Satellite communication deal raises competition concerns

The CMA has found Viasat's merger with Inmarsat could lead to airlines facing
higher prices for on-board wifi.

·    Deal could lead to airlines facing higher prices and worse quality
on-board wifi

·    Deal would remove key competitor from market

Viasat and Inmarsat are 2 of the largest satellite communications companies in
the world, supplying businesses globally with mobile connectivity that enables
services such as internet, email, and video calling. The 2 businesses agreed
to merge in a $7.3 billion deal announced in November 2021.

Demand for satellite connectivity is increasing rapidly, driven in large part
by the ever-growing use of the internet by businesses and consumers, including
through the increased use of data-intensive applications. Both companies are
in the process of substantially expanding their offerings, sending more
satellites into space and competing aggressively for new business
opportunities. Other players, including Starlink (operated by SpaceX), OneWeb,
and Telesat, are also entering the sector with a new generation of satellites.

The investigation by the Competition and Markets Authority (CMA) found that
Viasat and Inmarsat compete closely in the aviation sector, particularly for
the supply of onboard wifi for passenger use. While only some airlines
currently offer in-flight connectivity, the availability of these services is
expected to grow significantly in coming years.

The deal brings together 2 of the strongest suppliers in a market with few
other established players. Although new players, such as Starlink, OneWeb, and
Telesat, are seeking to target the aviation sector, this is one of the most
difficult industries for satellite operators to enter, and the CMA's initial
investigation has found that there is significant uncertainty about when - if
at all - these suppliers would be in a position to compete effectively with
Viasat and Inmarsat.

The CMA's investigation also found that it can be very difficult for airlines
to switch providers once they have installed a connectivity solution. The CMA
is therefore concerned that the merged company could effectively lock in a
large part of the customer base before emerging suppliers are able to compete.

The CMA is concerned that the loss of competition brought about by the deal
could have an adverse impact on UK businesses and consumers: airlines could
face higher prices and be offered lower quality connectivity solutions,
ultimately affecting the cost, quality and availability of services for
airline passengers.

Colin Raftery, CMA Senior Director, said:

"This is an evolving market, but the merging companies are currently 2 of the
key players - and it remains uncertain whether the next generation of
satellite operators will be able to compete against them effectively.

"Ultimately, airlines could be faced with a worse deal because of this merger,
which could have knock-on effects for UK consumers as in-flight connectivity
becomes more widespread."

The firms now have 5 working days to submit proposals to address the CMA's
competition concerns. The CMA then has a further 5 working days to consider
whether to accept any offer instead of referring the case for an in-depth
Phase 2 investigation.

Region annotation entries

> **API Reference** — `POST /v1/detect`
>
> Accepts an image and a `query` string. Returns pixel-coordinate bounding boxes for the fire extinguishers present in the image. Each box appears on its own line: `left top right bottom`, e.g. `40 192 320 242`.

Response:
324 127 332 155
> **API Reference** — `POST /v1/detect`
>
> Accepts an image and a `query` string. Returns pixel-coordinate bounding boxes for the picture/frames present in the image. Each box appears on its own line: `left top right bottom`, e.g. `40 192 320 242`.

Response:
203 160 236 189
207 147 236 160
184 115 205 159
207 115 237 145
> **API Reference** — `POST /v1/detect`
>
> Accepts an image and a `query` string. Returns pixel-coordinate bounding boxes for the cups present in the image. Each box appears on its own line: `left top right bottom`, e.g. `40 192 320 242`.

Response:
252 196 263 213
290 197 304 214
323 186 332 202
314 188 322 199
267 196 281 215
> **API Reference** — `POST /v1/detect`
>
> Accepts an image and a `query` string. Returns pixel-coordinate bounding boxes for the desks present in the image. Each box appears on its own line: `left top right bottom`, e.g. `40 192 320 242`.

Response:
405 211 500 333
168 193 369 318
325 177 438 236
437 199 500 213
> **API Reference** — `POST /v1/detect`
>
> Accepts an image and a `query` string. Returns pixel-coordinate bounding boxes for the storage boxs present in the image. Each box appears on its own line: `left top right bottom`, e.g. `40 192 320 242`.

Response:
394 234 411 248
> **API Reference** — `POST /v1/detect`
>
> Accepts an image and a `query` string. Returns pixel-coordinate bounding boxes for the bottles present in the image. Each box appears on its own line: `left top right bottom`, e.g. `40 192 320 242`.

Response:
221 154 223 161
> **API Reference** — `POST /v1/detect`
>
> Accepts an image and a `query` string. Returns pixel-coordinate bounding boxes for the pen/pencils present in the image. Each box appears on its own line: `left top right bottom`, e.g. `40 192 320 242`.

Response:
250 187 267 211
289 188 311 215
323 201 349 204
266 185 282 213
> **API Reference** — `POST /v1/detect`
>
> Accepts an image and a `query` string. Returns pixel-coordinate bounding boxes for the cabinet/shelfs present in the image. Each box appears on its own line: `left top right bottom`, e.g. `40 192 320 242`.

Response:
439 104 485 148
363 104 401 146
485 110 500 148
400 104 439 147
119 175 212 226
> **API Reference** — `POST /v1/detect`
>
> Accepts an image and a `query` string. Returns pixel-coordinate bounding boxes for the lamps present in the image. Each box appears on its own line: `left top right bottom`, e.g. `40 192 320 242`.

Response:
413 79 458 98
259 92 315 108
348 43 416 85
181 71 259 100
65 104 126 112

* * *

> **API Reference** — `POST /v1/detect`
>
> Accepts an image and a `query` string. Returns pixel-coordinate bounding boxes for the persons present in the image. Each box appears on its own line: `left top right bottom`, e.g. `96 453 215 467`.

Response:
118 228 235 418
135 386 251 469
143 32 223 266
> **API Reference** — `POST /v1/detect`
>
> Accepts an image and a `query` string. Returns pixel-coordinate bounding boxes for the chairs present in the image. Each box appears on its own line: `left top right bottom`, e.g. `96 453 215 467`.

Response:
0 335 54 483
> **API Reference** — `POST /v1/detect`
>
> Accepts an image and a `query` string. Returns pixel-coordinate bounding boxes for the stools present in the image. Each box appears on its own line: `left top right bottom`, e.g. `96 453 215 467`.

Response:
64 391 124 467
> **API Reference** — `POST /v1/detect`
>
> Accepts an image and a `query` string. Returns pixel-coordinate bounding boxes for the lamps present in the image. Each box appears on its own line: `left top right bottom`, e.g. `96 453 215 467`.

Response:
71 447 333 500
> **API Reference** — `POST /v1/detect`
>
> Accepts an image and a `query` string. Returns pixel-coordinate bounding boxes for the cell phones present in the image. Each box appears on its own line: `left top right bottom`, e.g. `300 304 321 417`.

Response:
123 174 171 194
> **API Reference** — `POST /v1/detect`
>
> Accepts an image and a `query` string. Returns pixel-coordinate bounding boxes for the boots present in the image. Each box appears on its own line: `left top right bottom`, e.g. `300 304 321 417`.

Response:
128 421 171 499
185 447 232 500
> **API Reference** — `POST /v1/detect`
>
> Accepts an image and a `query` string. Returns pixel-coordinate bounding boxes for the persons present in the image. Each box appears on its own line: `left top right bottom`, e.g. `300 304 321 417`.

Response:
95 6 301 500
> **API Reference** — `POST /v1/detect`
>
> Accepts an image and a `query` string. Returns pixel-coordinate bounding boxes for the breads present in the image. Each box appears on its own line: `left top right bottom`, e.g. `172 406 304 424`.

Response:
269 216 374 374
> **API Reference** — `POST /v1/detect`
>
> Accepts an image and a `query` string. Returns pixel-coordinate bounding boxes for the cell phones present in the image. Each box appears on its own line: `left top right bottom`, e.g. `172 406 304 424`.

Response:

● **What you need to do**
1 – According to the satellite merger text, in what month and year was the deal between Viasat and Inmarsat announced?
2 – Extend the satellite merger text, beginning after its final sentence.

● **Answers for this exercise**
1 – November 2021.

2 –
For more information, visit the Viasat / Inmarsat merger inquiry page
(https://www.gov.uk/cma-cases/viasat-slash-inmarsat-merger-inquiry) .

Notes to editors:

1.   For media enquiries, contact the CMA press office on 020 3738 6460 or
press@cma.gov.uk (mailto:press@cma.gov.uk) .

2.   The Secretary of State for Business, Energy and Industrial Strategy
carried out a separate investigation and made a final order
(https://www.gov.uk/government/publications/acquisition-of-connect-topco-limited-by-viasat-inc-notice-of-final-order)
pursuant to section 26 of the National Security and Investment Act 2021 to
provide assurance that (i) controls are in place to protect information from
unauthorised access and (ii) strategic capabilities continue to be provided by
Inmarsat and Viasat to the UK government.

3.   Under the Enterprise Act 2002, the CMA has a duty to make a reference
to Phase 2 if the CMA believes that it is or may be the case that a relevant
merger situation has been created, or arrangements are in progress or
contemplation which, if carried into effect, will result in the creation of a
relevant merger situation; and the creation of that situation has resulted, or
may be expected to result, in a substantial lessening of competition within
any markets or market in the United Kingdom for goods or services.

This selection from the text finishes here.